TASK =
Type every record exactly as it appears.

##### SUPPLIED RECORDS

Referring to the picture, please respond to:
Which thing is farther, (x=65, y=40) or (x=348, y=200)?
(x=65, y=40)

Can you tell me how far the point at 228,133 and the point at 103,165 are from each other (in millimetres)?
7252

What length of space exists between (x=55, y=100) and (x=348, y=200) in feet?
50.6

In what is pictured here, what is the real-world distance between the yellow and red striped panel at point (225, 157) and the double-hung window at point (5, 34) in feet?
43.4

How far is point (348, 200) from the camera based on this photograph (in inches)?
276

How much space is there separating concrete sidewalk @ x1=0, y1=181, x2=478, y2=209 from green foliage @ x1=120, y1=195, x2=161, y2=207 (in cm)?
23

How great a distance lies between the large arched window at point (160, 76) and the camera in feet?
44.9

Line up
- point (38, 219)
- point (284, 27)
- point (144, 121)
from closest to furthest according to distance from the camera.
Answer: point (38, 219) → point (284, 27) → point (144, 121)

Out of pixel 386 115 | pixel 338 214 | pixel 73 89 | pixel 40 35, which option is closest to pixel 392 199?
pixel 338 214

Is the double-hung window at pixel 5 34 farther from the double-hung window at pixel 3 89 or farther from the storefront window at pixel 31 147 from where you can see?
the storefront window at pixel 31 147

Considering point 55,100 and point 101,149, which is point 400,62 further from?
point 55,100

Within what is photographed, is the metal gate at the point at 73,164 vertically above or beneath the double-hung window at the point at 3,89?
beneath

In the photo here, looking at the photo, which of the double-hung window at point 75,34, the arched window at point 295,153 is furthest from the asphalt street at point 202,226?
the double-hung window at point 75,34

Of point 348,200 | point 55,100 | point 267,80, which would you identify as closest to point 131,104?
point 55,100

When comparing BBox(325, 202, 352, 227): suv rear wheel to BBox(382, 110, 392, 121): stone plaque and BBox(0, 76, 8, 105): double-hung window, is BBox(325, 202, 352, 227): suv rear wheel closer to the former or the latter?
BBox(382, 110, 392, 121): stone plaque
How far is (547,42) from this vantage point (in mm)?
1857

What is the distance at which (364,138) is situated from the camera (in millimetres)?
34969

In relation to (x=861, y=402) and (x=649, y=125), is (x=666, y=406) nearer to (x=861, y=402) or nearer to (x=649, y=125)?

##########

TASK SOLUTION =
Referring to the picture, please respond to:
Which thing is farther, (x=65, y=40) or (x=348, y=200)?
(x=65, y=40)

Can you tell me how far the point at 228,133 and the point at 103,165 are from each other (in millimetres)?
7252

What length of space exists between (x=55, y=100) and (x=348, y=200) in feet?
50.6

In what is pictured here, what is the real-world distance between the yellow and red striped panel at point (225, 157) and the double-hung window at point (5, 34) in feet?
43.4

How far is point (348, 200) from the camera based on this photograph (in inches)?
276

How much space is there separating concrete sidewalk @ x1=0, y1=181, x2=478, y2=209 from green foliage @ x1=120, y1=195, x2=161, y2=207 (in cm)?
23

How great a distance lies between the large arched window at point (160, 76) and the camera in feet?
44.9

Line up
- point (38, 219)
- point (284, 27)
- point (144, 121)
from closest to furthest according to distance from the camera.
Answer: point (38, 219) → point (284, 27) → point (144, 121)

Out of pixel 386 115 | pixel 338 214 | pixel 73 89 | pixel 40 35, which option is closest to pixel 392 199?
pixel 338 214

Is the double-hung window at pixel 5 34 farther from the double-hung window at pixel 3 89 or farther from the storefront window at pixel 31 147 from where you can see?
the storefront window at pixel 31 147

Considering point 55,100 and point 101,149, which is point 400,62 further from?
point 55,100

Within what is photographed, is the metal gate at the point at 73,164 vertically above or beneath the double-hung window at the point at 3,89?
beneath

In the photo here, looking at the photo, which of the double-hung window at point 75,34, the arched window at point 295,153 is furthest from the asphalt street at point 202,226?
the double-hung window at point 75,34

Of point 348,200 | point 55,100 | point 267,80, which would you identify as closest to point 131,104?
point 55,100

When comparing BBox(325, 202, 352, 227): suv rear wheel to BBox(382, 110, 392, 121): stone plaque and BBox(0, 76, 8, 105): double-hung window, is BBox(325, 202, 352, 227): suv rear wheel closer to the former or the latter?
BBox(382, 110, 392, 121): stone plaque
How far is (547,42) from this vantage point (in mm)?
1857

What is the distance at which (364,138) is situated from the camera (in millimetres)?
34969

In relation to (x=861, y=402) and (x=649, y=125), is (x=666, y=406) nearer to (x=861, y=402) or nearer to (x=649, y=125)?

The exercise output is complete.